The term "biodegradable" has been used over the past few years, to describe plastics or packaging that could potentially be metabolized by microorganisms in nature, with complete breakdown to CO2/Methane, water and biomass. However, there is significant confusion and controversy surrounding biodegradable plastics since many suppliers have used the term to loosely describe their material/packaging without specifying the conditions under which the material would degrade in nature. For instance, some plastics (like PLA) will only degrade under industrial composting conditions, while some others (like PHA) can break down under a wider range of conditions and environments (industrial, backyard, marine). Given this widespread confusion and the misuse of the "biodegradable" term, many global government and industry organizations have issued guidelines to restrict or eliminate the unqualified use of biodegradable as a descriptor of plastics or packaging. These include the European Commission guidelines (European Plastics Strategy) and the Federal Trade Commission Green Guides in the US.

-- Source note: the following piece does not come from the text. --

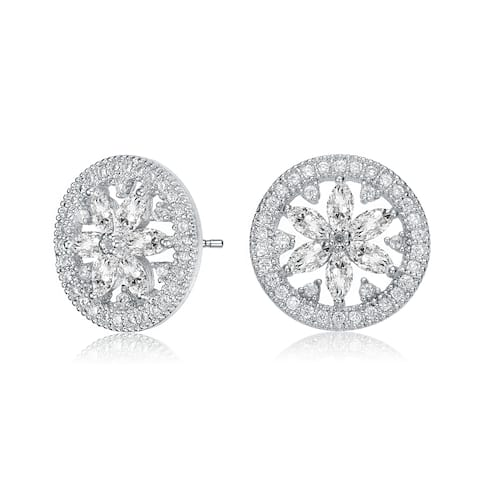 081d7e4a4 Collette Z Sterling Silver with Rhodium Plated Clear Marquise with Round  Cubic Zirconia Halo Wreath Earrings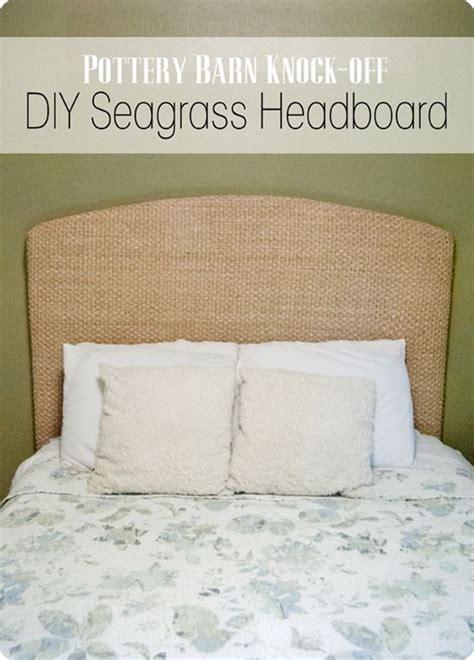 Pottery Barn Seagrass Headboard by Turn A Seagrass Rug Into A Headboard Diy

In line with such guidelines, Ubuntoo's recommends that companies providing biodegradable materials, products or packaging:
1.Avoid unqualified use of the term "biodegradable" to describe their products
2.Any claim of biodegradability should be accompanied by a description of specific conditions and environments under which the material or product will undergo degradation in nature
3.It is strongly recommended that companies provide globally accepted certifications or testing for various biodegradability claims (such as the BPA certification for industrial composting)
Further in line with the position articulated by the European Commission as well as major CPG companies, Ubuntoo recommends that "biodegradable" plastics should not be considered a solution for littering (or worse a license to litter). Appropriate collection and end-of-life solutions (such as industrial composting or home composting) need to be put into place to avoid biodegradable plastics ending up as litter in the environment.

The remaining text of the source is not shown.